● EXCERPT PROVIDED

++++++++++++++++++++

This indicates that the SSRP was developed with knowledge of the existing Coal Policy land use categories and with recognition that a substantive review of the same was necessary.
ELC’s Recommendations for Stronger Policy and Planning
The Coal Policy Committee recommended that coal exploration and development be guided by ALSA regional and subregional plans. The Committee further stated that these plans should be completed before any major coal project approvals are considered. This would enable consideration of cumulative impacts and other priorities within the Eastern Slopes (as opposed to project-by-project approvals which tend to be limited in this regard).

++++++++++++++++++++

● ROWS
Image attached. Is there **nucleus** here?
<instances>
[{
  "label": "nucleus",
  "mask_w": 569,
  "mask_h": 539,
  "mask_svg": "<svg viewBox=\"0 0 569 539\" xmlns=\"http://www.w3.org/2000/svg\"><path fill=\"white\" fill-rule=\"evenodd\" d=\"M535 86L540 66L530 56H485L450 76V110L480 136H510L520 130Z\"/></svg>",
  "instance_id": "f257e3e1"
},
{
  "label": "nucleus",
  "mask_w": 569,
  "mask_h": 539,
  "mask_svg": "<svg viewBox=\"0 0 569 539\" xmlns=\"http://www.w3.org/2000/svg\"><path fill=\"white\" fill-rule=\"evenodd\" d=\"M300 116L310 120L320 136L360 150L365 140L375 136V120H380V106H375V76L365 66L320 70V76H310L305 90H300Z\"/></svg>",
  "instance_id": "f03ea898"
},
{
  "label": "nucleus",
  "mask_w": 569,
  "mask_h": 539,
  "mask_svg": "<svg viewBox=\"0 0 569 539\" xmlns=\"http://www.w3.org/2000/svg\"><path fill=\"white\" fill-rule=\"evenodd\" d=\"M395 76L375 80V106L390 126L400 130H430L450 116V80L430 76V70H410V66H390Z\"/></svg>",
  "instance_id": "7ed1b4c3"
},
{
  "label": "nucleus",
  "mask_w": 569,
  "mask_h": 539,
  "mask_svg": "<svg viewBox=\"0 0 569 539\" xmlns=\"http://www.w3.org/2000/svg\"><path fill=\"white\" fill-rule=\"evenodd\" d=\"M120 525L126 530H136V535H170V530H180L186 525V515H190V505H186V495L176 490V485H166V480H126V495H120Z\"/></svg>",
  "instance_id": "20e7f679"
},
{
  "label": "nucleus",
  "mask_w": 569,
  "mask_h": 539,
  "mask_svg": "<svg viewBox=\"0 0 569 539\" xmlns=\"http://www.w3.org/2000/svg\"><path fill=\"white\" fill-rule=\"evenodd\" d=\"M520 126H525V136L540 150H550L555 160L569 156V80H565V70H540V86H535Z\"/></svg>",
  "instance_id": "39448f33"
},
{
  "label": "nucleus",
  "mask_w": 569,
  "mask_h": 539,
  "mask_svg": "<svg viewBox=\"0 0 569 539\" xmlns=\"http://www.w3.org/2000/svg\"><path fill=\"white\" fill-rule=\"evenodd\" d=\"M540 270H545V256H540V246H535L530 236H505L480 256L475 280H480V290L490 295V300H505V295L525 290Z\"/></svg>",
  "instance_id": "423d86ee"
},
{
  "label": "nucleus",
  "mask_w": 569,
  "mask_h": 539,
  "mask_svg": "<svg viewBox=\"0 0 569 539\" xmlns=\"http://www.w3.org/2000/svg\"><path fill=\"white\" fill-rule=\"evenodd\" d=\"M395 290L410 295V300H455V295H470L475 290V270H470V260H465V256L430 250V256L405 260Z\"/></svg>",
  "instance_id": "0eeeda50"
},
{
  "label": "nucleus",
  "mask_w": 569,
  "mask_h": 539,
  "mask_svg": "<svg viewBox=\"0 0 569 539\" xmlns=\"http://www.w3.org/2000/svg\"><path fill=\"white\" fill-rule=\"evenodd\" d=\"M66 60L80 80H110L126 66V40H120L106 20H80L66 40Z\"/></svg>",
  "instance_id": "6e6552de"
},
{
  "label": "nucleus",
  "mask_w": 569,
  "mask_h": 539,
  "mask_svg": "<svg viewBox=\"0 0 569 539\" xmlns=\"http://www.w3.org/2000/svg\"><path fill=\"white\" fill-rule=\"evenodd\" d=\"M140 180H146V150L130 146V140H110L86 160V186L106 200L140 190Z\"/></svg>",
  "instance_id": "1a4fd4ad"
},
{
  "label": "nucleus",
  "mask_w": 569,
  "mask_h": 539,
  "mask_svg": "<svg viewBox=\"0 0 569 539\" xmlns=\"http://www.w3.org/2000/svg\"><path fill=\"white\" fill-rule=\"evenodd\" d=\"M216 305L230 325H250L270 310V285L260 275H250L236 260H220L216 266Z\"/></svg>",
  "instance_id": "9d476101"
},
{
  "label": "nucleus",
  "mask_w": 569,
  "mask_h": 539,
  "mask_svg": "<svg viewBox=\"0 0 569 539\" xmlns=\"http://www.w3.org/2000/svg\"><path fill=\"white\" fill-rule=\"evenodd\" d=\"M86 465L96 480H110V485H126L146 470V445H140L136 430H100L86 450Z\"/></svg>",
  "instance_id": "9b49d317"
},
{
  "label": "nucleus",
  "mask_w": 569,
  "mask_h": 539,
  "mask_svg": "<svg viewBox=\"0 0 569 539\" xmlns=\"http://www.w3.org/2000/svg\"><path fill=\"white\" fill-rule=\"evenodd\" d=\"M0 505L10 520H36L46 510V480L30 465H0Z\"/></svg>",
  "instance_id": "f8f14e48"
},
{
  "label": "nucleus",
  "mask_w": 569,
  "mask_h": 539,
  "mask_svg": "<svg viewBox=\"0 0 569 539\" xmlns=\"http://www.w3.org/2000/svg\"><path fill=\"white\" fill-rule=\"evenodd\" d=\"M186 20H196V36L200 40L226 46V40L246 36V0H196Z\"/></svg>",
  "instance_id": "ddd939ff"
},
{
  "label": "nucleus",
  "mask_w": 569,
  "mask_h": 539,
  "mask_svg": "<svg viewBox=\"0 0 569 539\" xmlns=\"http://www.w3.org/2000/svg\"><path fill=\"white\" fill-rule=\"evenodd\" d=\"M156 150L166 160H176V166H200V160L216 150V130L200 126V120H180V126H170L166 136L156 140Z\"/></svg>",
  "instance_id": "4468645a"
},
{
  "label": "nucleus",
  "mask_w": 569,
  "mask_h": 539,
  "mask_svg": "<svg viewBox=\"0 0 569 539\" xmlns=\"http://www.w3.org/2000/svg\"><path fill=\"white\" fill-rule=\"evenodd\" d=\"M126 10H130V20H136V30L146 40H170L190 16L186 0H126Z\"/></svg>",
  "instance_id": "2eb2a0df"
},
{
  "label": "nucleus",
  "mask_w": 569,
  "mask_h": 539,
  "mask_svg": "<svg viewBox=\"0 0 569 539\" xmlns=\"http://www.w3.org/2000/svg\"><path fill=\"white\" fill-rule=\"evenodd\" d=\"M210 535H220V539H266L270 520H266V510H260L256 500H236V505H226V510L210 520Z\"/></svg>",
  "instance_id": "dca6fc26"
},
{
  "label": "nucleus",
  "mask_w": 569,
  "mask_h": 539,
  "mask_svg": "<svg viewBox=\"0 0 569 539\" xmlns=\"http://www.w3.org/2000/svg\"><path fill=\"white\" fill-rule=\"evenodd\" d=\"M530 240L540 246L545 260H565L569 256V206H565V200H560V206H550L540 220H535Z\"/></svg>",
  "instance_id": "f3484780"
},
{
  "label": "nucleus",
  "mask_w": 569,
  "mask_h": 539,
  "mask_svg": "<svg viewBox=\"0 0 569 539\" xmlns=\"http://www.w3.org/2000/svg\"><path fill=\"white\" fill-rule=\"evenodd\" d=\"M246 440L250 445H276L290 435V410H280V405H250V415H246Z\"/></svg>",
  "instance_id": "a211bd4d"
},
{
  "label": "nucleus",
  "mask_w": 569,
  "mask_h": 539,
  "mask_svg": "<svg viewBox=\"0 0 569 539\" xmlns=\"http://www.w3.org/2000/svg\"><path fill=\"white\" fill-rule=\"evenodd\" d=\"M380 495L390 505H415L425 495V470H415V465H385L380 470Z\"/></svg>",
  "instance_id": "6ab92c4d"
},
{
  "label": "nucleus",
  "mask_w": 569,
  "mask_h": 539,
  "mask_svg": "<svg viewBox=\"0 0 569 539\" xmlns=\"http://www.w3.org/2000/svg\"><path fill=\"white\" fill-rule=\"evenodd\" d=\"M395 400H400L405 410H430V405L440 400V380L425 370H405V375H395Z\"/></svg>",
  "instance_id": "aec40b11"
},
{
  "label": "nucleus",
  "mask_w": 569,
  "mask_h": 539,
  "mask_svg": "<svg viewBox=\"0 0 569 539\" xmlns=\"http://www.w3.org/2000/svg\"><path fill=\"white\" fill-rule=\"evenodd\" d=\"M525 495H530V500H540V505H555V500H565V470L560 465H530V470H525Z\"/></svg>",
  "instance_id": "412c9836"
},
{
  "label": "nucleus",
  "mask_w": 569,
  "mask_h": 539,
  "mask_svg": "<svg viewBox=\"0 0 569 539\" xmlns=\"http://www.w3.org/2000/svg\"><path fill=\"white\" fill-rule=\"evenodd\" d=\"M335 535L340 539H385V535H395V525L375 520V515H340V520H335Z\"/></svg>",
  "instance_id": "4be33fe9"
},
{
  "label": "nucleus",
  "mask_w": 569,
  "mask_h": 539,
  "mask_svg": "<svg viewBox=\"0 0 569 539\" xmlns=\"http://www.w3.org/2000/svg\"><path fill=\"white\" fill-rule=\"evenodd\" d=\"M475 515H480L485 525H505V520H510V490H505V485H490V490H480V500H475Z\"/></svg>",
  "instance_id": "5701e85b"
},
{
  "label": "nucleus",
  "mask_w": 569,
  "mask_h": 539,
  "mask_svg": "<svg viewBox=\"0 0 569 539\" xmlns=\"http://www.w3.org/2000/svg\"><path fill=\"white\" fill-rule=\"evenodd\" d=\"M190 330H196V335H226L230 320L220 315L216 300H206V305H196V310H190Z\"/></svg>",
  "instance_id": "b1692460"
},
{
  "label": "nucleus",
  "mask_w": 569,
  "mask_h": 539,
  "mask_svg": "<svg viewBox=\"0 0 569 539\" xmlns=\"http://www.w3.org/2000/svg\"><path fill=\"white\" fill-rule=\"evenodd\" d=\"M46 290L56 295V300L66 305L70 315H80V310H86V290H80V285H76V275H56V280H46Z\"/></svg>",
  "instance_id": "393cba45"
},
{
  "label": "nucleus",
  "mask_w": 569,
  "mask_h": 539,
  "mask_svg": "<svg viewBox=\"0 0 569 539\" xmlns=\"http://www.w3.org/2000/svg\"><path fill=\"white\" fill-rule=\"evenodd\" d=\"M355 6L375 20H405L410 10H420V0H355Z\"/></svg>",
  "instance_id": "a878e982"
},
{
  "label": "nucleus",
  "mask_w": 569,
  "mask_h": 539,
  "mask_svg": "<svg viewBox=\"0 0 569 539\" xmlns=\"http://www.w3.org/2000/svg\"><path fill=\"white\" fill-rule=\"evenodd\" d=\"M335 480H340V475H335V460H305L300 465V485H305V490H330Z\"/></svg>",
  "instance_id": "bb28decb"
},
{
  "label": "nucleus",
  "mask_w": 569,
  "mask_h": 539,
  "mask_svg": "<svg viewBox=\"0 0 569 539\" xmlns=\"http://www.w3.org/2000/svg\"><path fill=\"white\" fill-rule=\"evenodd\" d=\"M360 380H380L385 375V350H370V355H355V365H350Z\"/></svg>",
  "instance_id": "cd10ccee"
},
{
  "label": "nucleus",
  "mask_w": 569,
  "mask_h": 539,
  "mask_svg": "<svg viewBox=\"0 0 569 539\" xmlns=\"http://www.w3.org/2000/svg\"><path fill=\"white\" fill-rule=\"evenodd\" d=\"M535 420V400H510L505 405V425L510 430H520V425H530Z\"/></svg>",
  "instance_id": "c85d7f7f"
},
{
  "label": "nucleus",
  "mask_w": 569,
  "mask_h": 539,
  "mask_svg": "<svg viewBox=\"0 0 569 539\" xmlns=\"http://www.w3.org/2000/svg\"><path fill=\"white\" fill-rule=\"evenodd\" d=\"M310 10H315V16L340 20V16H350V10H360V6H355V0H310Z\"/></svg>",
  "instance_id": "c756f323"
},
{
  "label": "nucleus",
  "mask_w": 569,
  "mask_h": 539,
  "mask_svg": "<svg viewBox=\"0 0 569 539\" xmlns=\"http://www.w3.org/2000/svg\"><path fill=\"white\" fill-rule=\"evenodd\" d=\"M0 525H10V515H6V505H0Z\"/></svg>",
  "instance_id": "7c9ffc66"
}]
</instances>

++++++++++++++++++++

● WHAT YOU WILL DO
A – In the excerpt on coal policy, condense the paragraph beginning "The Coal Policy Committee recommended" into a bulleted list that keeps its main facts.
B – List every acronym that appears in the excerpt on coal policy.
C – Using the excerpt on coal policy, answer each question on its own line:
(i) Knowledge of what was the SSRP developed with?
(ii) When should the ALSA regional and subregional plans be completed, according to the Coal Policy Committee?
(iii) What type of approvals tends to be limited in considering cumulative impacts?

● EXERCISE ANSWERS
A –
- The Coal Policy Committee recommended that ALSA regional and subregional plans guide coal exploration and development.
- It said these plans should be completed before any major coal project approvals are considered.
- This would allow cumulative impacts and other priorities within the Eastern Slopes to be considered.
- Project-by-project approvals tend to be limited in this regard.

B –
- SSRP
- ELC
- ALSA

C –
(i) The existing Coal Policy land use categories.
(ii) Before any major coal project approvals are considered.
(iii) Project-by-project approvals.